China’s Africa oil power bugs Western rivals
Nov 17, 2006 (CAPE TOWN) — China’s fast-expanding role as a partner for oil-rich African nations is rattling many Western companies, which are fearful of losing out and irked by the financial power their competitor offers.
China’s increasingly dominant presence in Angola and Sudan in particular has sparked concerns in boardrooms that the Asian giant intends to use its economic clout to monopolize oil and gas reserves in a handful of poor producers.
“Everybody is nervous about the Chinese,” a U.S. oil executive who has worked in Africa since the 1990s said this week during the annual Africa Upstream oil conference in Cape Town.
“They have found a foothold and they have done it on their own terms.

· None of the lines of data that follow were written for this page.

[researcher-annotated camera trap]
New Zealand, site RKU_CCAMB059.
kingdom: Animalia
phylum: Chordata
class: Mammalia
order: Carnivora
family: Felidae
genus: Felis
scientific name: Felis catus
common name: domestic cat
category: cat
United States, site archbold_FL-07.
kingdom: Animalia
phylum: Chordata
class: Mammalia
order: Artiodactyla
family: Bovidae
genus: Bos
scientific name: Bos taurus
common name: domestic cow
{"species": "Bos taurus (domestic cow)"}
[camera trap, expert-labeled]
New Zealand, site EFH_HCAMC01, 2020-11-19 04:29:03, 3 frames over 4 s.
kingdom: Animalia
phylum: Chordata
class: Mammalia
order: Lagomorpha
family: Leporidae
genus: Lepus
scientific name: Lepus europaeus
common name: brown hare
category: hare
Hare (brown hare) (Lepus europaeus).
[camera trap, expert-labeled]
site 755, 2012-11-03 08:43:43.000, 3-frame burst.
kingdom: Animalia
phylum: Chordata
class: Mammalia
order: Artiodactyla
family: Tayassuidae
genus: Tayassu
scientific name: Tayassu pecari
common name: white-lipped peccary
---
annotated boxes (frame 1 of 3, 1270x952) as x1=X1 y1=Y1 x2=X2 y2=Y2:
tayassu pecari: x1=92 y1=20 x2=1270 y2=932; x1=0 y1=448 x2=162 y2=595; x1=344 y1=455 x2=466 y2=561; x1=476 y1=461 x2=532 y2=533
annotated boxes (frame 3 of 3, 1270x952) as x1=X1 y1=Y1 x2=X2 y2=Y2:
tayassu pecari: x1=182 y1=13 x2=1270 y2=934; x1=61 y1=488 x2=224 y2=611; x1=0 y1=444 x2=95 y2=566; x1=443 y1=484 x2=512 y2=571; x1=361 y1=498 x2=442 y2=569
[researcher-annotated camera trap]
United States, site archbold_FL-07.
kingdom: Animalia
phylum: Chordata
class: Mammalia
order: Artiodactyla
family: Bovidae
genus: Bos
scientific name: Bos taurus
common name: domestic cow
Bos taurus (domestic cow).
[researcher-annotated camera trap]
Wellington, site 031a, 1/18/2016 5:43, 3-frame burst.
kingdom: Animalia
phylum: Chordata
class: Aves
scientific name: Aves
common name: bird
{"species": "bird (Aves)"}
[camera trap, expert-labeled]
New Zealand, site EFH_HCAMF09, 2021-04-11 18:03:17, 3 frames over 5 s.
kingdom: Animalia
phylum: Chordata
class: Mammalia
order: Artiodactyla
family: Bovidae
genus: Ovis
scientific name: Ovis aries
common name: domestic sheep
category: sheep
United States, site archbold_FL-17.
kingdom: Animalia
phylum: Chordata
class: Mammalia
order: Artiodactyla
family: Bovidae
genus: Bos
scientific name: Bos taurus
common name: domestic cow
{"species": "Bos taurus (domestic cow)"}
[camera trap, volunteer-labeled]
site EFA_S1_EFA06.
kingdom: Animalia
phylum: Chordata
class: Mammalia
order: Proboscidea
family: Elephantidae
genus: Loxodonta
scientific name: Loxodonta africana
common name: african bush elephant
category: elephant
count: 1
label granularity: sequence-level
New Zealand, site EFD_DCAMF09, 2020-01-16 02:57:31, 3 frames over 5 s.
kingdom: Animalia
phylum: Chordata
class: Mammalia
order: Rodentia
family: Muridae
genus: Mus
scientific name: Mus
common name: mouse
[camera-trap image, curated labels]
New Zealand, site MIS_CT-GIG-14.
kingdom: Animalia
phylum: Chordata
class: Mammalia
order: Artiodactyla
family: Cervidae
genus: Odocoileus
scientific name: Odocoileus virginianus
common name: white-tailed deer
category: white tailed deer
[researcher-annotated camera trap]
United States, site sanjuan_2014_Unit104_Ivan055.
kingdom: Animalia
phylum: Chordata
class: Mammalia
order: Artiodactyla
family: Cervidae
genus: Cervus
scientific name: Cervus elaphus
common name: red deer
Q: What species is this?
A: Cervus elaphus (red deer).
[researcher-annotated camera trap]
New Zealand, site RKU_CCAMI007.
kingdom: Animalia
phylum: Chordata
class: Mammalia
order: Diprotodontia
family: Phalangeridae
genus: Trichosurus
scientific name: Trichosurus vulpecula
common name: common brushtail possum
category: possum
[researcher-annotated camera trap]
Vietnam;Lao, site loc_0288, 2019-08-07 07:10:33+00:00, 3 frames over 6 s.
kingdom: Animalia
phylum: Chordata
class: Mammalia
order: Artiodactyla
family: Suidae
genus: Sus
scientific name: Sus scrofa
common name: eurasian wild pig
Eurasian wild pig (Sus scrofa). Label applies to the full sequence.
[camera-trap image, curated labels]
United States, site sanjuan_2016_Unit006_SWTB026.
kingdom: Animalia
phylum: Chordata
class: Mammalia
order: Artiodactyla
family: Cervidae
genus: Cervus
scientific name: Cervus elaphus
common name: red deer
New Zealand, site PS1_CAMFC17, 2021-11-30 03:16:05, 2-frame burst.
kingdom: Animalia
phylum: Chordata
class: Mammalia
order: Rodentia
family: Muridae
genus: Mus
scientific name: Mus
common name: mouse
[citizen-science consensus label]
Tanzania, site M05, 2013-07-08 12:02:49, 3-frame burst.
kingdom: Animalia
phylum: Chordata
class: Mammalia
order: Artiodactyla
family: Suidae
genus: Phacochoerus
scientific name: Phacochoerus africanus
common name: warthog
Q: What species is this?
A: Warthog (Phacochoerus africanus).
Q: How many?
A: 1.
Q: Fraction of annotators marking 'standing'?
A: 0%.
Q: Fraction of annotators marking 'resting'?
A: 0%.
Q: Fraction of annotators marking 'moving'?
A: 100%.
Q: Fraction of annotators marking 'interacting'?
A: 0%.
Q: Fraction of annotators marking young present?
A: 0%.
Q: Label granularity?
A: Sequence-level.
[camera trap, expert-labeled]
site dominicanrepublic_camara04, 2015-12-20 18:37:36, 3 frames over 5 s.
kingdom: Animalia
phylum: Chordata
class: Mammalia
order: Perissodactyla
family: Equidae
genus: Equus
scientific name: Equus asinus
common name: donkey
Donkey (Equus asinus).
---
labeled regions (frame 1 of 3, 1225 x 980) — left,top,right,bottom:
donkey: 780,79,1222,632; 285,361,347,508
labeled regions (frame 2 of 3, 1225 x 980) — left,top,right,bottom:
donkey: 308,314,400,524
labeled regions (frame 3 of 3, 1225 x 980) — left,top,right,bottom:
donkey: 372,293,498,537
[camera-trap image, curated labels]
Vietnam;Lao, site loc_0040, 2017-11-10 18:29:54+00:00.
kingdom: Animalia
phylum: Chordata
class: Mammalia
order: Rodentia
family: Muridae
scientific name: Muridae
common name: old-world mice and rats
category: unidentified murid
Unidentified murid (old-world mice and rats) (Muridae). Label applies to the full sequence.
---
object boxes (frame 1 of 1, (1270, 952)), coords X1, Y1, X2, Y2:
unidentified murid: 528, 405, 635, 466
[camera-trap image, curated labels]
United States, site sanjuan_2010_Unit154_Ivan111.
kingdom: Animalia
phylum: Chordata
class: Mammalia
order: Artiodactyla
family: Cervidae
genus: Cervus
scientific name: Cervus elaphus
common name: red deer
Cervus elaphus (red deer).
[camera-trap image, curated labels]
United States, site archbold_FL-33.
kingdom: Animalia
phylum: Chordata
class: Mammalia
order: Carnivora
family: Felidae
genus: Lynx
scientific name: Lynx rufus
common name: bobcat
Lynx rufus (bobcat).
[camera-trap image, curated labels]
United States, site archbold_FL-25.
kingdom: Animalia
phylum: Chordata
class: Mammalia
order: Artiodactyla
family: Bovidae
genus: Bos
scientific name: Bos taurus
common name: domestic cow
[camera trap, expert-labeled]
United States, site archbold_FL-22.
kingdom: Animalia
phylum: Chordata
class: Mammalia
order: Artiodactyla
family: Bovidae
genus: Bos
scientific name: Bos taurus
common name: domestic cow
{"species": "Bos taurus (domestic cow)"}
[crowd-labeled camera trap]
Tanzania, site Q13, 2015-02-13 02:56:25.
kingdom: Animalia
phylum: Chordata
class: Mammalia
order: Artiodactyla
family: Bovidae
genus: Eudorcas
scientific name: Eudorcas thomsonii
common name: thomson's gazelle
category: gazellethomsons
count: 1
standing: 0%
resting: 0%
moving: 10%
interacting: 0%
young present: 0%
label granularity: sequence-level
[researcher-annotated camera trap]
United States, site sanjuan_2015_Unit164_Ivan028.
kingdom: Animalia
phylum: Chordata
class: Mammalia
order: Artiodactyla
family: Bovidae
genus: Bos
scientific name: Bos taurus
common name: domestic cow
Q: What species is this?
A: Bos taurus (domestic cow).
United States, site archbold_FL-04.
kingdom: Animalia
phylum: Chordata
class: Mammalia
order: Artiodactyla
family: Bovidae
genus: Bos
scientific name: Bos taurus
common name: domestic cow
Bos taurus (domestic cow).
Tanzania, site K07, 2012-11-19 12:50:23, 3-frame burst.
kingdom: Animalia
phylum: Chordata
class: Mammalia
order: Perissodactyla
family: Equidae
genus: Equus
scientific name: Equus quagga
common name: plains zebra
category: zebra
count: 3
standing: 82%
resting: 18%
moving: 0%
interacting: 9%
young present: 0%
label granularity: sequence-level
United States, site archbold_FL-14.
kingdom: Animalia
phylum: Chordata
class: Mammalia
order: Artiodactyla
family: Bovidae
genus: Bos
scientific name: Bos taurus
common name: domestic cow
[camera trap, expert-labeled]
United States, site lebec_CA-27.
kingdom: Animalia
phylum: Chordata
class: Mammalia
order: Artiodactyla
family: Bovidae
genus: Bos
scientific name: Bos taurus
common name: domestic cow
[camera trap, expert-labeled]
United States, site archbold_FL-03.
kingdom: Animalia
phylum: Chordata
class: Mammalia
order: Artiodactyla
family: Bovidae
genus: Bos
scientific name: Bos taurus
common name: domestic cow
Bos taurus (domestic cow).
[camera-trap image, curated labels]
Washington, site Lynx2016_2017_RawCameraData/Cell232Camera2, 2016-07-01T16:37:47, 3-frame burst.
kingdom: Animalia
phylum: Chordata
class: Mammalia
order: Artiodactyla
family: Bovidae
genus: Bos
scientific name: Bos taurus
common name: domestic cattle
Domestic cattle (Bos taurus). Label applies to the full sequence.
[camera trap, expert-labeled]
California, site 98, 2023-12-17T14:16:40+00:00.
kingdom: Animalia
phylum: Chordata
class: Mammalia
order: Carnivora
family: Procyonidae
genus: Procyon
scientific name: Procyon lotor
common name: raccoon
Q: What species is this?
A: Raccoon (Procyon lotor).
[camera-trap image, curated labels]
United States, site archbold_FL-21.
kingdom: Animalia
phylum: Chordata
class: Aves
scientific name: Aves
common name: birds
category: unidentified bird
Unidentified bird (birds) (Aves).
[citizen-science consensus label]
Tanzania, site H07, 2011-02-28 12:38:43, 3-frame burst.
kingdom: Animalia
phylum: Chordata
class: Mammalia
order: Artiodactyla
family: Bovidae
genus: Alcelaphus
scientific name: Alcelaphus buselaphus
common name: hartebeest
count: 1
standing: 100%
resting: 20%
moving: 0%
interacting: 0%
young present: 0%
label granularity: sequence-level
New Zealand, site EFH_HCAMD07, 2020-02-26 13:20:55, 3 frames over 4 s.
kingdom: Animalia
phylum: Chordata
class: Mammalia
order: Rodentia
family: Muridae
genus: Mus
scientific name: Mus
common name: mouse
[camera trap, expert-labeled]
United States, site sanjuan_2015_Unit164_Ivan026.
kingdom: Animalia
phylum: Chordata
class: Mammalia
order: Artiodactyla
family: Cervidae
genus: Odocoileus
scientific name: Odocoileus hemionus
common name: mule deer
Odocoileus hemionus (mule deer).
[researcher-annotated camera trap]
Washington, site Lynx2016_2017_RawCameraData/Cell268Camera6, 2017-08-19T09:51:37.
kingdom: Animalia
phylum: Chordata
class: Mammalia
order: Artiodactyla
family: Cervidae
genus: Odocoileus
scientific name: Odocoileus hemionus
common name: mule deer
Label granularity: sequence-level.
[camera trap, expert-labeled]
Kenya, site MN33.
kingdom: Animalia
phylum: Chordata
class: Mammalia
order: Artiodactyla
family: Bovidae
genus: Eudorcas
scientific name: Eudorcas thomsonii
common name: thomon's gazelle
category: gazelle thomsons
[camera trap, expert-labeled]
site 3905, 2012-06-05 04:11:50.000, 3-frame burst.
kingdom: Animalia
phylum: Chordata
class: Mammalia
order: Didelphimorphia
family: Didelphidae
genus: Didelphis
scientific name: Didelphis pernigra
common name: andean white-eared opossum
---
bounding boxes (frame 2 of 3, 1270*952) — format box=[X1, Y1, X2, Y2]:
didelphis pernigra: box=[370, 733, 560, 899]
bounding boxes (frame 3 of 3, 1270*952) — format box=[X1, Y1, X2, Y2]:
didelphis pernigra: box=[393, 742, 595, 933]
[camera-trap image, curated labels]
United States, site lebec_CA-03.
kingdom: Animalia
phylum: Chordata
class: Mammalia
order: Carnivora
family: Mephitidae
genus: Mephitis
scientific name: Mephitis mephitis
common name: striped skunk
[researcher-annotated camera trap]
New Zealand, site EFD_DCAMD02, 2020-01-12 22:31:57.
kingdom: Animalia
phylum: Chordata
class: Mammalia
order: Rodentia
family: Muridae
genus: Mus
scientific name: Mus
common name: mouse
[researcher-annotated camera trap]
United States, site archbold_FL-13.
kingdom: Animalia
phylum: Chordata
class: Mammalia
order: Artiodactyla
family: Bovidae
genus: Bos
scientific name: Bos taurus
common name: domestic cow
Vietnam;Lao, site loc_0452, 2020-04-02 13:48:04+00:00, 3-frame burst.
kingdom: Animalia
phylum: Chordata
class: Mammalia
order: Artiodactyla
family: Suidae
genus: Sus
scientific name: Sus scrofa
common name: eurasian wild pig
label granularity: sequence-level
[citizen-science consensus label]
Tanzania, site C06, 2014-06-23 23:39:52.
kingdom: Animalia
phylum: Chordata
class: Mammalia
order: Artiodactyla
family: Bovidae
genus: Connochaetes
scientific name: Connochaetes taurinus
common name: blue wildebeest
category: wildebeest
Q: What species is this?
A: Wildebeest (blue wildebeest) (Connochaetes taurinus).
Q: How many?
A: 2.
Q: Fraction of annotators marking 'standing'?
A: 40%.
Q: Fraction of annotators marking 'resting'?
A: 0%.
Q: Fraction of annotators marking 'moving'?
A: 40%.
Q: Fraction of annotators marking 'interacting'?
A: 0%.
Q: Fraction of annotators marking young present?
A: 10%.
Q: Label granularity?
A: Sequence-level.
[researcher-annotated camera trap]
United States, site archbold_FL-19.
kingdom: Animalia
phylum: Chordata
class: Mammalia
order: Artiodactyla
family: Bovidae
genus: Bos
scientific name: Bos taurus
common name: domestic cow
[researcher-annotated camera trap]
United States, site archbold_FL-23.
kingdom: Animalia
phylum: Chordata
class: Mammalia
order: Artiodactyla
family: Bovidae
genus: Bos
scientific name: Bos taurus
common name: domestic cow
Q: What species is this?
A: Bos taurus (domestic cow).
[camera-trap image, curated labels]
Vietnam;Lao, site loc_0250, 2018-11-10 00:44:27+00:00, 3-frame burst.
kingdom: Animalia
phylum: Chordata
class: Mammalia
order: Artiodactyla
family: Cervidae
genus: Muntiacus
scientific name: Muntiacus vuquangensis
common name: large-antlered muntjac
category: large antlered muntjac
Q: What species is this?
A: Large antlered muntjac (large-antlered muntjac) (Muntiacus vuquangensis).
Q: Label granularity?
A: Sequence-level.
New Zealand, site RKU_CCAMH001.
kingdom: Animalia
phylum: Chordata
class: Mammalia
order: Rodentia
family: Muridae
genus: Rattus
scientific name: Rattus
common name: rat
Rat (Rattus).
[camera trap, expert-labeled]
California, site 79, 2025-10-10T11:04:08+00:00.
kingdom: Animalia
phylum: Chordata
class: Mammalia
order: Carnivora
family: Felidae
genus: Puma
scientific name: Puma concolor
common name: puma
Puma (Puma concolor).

In 10 years they could be the biggest players in parts of sub-Saharan Africa,” the executive said.
Western oil firms claim publicly they are not bothered by competition from their Chinese peers, who are still seen as being at a disadvantage in terms of the technology and expertise they offer in Africa.
But the bone they have to pick with Beijing is the use of so-called “soft financing” — the oil-backed credit and loans that come with few strings in comparison to financing from Western banks and international agencies.
ALARM BELLS
Alarm bells have been ringing since 2005 when China extended a $2 billion package of oil-backed loans to Angola, sub-Saharan Africa’s second largest petroleum producer after Nigeria.
China, the world’s fourth-largest economy and second-largest energy user, has since extended a further $1 billion to Angola, which is rebuilding its economy following the end in 2002 of a devastating 27-year civil war.
The financing allowed the Angolan government, which remains burdened by a reputation as a corruption-plagued former Soviet client state, to turn down a considerably more restrictive loan from the International Monetary Fund.
Critics also have assailed the Chinese for doing business in Sudan, treated as a pariah in much of the West for its handling of the conflict in Darfur. China is importing millions of barrels of oil from Sudan and selling Khartoum arms in return.
Others, however, downplay the threat that Chinese oil firms pose to the more established players in Africa, such as American oil giant Chevron Corp. (CVX.N: Quote, Profile, Research), which has extensive operations in Angola and other parts of Africa.
“There is no place where China has a monopoly on the oil game in Africa,” said Duncan Clarke, chairman and chief executive of Global Pacific & Partners, an international energy consulting firm.
Although Clarke conceded that China’s use of “soft financing” was a concern to the industry, he noted that there were many companies, both private and state-owned, competing with the Chinese in countries like Angola and Sudan.
Facing mounting criticism in Africa — workers at a Chinese-owned copper mine in Zambia rioted earlier this year over pay and working conditions — China is trying to dispel concerns over its tighter economic links with the continent.
At a summit this month in Beijing, Chinese officials told African leaders the Asian economic powerhouse was committed to establishing a relationship that would help its partners in Africa grow and develop.
China-Africa trade is expected to top $50 billion this year compared to just $11 billion in 2000. In addition, Beijing has already cancelled $1.3 billion in African debt to back its offer of a friendly hand.